In fact, it hit my house twice, and I'm not exactly incompetent: Win7,
Security Essentials, kept on top of Windows Update, no admin privileges for
little brother or mom, updated Firefox, etc. The last time, it turned out we
were behind on Java updates - it popped up in the systray 5 or 6 times a day
for a few months and the few times my dad tried to allow the update, it
failed. I didn't know about that until I was in the room while my brother was
using the machine and I saw a dialog that looked an awful lot like Windows
reminding you to install AV but not quite right. No way anyone else would have
noticed that the background gradient was just a bit off. Did a scan... MSE was
showing me 20 different Java exploits and "Anti"virus 2012 wouldn't let me
open Firefox again outside of safe mode. Not something my parents would be
able to deal with when I'm not there; they would have had to pay somebody. Its
replacement will be a Mac; they like OSX better anyway.

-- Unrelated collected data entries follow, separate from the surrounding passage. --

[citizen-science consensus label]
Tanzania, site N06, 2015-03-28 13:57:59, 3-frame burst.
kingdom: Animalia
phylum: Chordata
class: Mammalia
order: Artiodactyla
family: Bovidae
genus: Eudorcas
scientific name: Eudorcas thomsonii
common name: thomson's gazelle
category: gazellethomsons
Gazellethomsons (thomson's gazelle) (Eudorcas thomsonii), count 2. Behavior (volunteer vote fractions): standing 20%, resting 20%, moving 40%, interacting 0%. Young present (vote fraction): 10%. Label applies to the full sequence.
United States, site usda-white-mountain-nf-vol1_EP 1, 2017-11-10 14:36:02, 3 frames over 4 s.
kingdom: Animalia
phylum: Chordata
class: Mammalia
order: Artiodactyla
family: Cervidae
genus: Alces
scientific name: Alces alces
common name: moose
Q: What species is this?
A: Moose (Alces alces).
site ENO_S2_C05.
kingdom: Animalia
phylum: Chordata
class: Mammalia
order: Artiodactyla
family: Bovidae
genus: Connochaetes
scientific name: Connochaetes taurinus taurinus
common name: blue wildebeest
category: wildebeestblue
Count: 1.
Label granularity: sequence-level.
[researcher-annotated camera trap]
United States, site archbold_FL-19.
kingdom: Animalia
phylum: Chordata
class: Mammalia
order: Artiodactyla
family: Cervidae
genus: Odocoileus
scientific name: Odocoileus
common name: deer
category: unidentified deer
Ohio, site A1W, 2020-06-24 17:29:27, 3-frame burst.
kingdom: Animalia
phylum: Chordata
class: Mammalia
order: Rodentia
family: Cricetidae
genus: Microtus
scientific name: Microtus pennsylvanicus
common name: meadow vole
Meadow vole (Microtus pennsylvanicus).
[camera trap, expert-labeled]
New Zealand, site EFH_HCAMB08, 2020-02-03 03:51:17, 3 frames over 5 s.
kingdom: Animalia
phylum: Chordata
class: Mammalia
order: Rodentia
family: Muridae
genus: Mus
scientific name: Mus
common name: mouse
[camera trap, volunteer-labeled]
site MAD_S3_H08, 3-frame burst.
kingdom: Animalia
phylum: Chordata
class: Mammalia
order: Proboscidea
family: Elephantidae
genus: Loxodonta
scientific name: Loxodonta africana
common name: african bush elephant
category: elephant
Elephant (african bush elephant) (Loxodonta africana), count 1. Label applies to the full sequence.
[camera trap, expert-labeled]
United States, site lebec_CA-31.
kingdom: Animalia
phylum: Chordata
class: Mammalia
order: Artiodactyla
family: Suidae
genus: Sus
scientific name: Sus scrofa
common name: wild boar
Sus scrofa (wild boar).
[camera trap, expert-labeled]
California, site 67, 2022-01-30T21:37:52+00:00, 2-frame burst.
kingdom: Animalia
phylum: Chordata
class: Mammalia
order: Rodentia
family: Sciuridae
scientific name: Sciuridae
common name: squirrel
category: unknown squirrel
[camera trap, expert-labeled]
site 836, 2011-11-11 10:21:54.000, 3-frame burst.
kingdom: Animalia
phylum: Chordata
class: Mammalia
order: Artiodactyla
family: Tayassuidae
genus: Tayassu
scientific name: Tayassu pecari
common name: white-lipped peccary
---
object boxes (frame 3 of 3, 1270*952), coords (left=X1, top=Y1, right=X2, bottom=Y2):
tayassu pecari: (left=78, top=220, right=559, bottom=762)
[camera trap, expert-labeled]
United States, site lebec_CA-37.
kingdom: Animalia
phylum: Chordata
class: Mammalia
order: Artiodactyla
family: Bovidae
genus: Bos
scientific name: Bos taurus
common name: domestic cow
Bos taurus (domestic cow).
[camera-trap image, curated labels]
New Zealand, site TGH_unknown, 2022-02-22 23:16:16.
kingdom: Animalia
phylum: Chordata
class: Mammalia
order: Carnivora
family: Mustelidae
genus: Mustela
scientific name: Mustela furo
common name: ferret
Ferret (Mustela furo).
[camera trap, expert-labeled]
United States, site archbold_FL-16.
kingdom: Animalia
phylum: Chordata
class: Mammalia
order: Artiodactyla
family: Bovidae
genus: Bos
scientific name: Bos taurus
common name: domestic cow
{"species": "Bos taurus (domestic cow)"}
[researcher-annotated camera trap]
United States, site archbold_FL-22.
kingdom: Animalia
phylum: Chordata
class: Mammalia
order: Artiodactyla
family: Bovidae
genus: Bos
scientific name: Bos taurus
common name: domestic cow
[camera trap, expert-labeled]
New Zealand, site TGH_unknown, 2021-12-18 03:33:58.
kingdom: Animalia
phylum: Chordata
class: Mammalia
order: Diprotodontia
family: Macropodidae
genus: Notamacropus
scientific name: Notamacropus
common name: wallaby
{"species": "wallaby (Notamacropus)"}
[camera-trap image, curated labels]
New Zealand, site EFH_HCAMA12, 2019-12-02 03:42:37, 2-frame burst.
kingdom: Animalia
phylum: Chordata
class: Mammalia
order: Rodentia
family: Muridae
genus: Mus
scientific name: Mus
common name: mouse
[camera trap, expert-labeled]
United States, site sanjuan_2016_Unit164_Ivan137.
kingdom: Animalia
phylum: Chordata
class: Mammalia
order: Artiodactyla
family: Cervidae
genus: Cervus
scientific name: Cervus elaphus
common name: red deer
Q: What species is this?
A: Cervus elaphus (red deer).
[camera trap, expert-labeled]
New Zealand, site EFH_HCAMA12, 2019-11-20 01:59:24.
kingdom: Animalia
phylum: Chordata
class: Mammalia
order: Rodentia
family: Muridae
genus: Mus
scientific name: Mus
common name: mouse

I worked for a small-business IT firm for 3 summers and have never seen or
heard of OSX malware except from the blogosphere/HN/media. We took our
clients' security pretty seriously - corporate domains, enforced Automatic
Updates, no idiots with local admin, corporate endpoint antivirus, antivirus
in the spam filter, Sonicwalls, Firefox wherever possible, etc. Still, we got
virus calls pretty frequently. I would usually babysit the reinstalls at a
reduced rate, but when I wasn't interning, businesses were shelling out
$150/hour for that. To be fair, most were XP, but there were a few virus calls
for Win7.

I don't have statistics, but if you're going to claim OSX has fallen as far as
Windows in terms of infection rate, I think the burden is on you to show some
data. Again, just as many family friends running OSX as Windows; I've had Macs
die (my MBP's motherboard gave out right after 4 years), I've had Macs run out
of disk space, I've had the PowerPC/Intel switch lose my family a lot of money
because perfectly good ~2006 machines can't run a modern OS or
Flash/Firefox/iTunes, but I've never seen malware for OSX.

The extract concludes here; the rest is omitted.